Blast From My Past//Oiy to the Vey
"I am literally recklessly tired. I feel like I am in this hamster wheel of being near the end but not quite. You know, I can't complain that 2 weeks has stretched out as long as it has, but I think I'm ready to relinquish my rights as a student so I can have a CAREER, not another JOB. Two completely different things, and something that I look forward to. Not a lot of people do, and a lot of people think I'm crazy for wanting a career, and tell me I'll regret saying this when I don't have the comfortability of being in school all day. That has never been me, to be in school all day, sit in a structured environment that doesn't allow me to be a creative thinker all day long. I don't say that it stunted me, but I've always like being outside of the classroom to learn.

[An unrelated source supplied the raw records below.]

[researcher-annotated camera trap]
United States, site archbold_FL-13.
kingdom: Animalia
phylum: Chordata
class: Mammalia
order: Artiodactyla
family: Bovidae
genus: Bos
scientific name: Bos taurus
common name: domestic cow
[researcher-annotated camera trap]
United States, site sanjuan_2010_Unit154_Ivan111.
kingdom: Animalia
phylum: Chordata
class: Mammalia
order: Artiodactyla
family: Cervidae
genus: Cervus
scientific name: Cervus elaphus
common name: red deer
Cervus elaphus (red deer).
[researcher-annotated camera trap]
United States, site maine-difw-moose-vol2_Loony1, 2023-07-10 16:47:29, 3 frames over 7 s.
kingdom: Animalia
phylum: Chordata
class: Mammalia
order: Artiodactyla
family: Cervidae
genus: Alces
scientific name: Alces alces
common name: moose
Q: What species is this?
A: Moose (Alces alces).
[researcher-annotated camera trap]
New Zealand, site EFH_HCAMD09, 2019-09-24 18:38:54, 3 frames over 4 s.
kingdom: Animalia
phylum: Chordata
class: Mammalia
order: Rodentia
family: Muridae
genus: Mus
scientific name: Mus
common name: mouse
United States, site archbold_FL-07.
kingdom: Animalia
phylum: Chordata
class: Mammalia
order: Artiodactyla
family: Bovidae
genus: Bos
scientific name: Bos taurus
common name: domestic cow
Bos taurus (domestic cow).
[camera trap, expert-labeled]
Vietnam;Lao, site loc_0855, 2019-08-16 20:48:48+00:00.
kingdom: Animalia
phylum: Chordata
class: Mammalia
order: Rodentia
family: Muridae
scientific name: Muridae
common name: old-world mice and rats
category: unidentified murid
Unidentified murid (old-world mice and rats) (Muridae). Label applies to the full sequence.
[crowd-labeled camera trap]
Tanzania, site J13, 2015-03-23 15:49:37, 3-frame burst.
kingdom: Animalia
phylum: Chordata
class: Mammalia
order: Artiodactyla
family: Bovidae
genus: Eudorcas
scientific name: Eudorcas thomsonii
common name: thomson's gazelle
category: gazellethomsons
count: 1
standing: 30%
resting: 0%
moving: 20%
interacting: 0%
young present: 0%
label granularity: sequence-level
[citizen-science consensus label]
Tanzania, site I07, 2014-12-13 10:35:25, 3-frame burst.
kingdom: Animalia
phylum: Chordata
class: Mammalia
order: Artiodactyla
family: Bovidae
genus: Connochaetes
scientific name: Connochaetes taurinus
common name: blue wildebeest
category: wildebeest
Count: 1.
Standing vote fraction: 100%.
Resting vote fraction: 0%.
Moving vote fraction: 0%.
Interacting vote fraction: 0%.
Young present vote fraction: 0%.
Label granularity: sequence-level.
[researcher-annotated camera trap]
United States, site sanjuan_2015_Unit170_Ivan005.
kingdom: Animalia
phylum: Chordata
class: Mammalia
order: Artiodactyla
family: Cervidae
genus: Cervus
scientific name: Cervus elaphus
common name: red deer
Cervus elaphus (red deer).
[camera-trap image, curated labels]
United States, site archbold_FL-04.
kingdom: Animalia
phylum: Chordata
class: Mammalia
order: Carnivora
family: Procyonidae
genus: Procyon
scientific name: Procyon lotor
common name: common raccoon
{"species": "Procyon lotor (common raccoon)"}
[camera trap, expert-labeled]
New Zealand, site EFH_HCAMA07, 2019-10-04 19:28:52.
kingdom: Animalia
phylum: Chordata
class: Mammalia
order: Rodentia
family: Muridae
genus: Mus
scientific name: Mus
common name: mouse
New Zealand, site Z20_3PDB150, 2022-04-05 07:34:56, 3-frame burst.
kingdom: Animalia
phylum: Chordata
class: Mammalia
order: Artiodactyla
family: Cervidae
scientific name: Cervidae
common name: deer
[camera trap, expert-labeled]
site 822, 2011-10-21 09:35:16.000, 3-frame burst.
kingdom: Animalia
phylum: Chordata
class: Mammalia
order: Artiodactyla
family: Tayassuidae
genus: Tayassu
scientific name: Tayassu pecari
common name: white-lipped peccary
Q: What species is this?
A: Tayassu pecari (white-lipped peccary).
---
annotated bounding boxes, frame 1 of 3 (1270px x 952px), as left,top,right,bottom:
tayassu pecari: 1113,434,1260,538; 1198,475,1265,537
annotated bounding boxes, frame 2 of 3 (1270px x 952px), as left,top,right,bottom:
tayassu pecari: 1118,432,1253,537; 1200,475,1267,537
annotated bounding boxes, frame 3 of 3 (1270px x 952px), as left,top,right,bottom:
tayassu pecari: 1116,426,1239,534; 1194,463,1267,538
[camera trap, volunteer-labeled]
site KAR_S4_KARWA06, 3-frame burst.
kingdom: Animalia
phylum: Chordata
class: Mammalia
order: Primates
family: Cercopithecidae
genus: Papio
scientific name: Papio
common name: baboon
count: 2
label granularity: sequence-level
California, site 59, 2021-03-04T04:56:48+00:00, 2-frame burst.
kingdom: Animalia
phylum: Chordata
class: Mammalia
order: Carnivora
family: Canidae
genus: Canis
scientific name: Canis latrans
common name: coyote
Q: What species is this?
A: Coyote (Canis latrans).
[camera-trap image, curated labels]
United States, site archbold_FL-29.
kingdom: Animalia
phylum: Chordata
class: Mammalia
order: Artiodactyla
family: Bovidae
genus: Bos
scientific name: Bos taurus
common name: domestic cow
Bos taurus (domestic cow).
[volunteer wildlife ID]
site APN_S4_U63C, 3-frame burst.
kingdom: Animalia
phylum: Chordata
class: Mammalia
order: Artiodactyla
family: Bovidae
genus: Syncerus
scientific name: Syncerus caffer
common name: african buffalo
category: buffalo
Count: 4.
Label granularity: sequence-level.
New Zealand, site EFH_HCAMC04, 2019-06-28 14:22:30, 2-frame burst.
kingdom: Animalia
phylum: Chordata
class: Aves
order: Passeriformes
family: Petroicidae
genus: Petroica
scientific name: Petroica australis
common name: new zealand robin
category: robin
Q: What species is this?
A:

The world is my classroom and I think my parents have kind of figured that out. Me getting where I am now is by the grace of God, and the unconditional support of my family, and the blessing support of friends. I think I've gotten more uplifting words in this completion of my life than I have any other time. When I think of that, I realize how far I've come, and how much I've become an actual adult. I fought that mess tooth and nail when I was little, I said to my mom one time, "Mommy I don't wanna be a teenager." You think I'm joking, but when I was a teenager, I didn't really want to be an adult because you slowly start losing all of that time you had when you were a kid to just be a kid. Being a kid is a peaceful thing for me because I had such a great childhood. Now, I'm not the girl who dreads getting older because of the superficiality in it, of gaining weight, getting gray hairs, or the numbers. I love all of that, I think its a beautiful trademark my parents have passed on to me and I will gracefully accept my age, don't fault me if I actually forget my age, I stopped caring after 21."
Where I'm at now... Still needing a career for starters.
The world is still my classroom and i'm about to go on the biggest adventure of my life.
In the last year I have been trying to make sense of being an adult that doesn't feel as if she's accomplished anything. But, now I'm a bit more aware that it doesn't make a bit of difference that I haven't fit in this unknown timeline of "adulthood". I don't become a successful adult in society just because I get married, have children, and own my own home.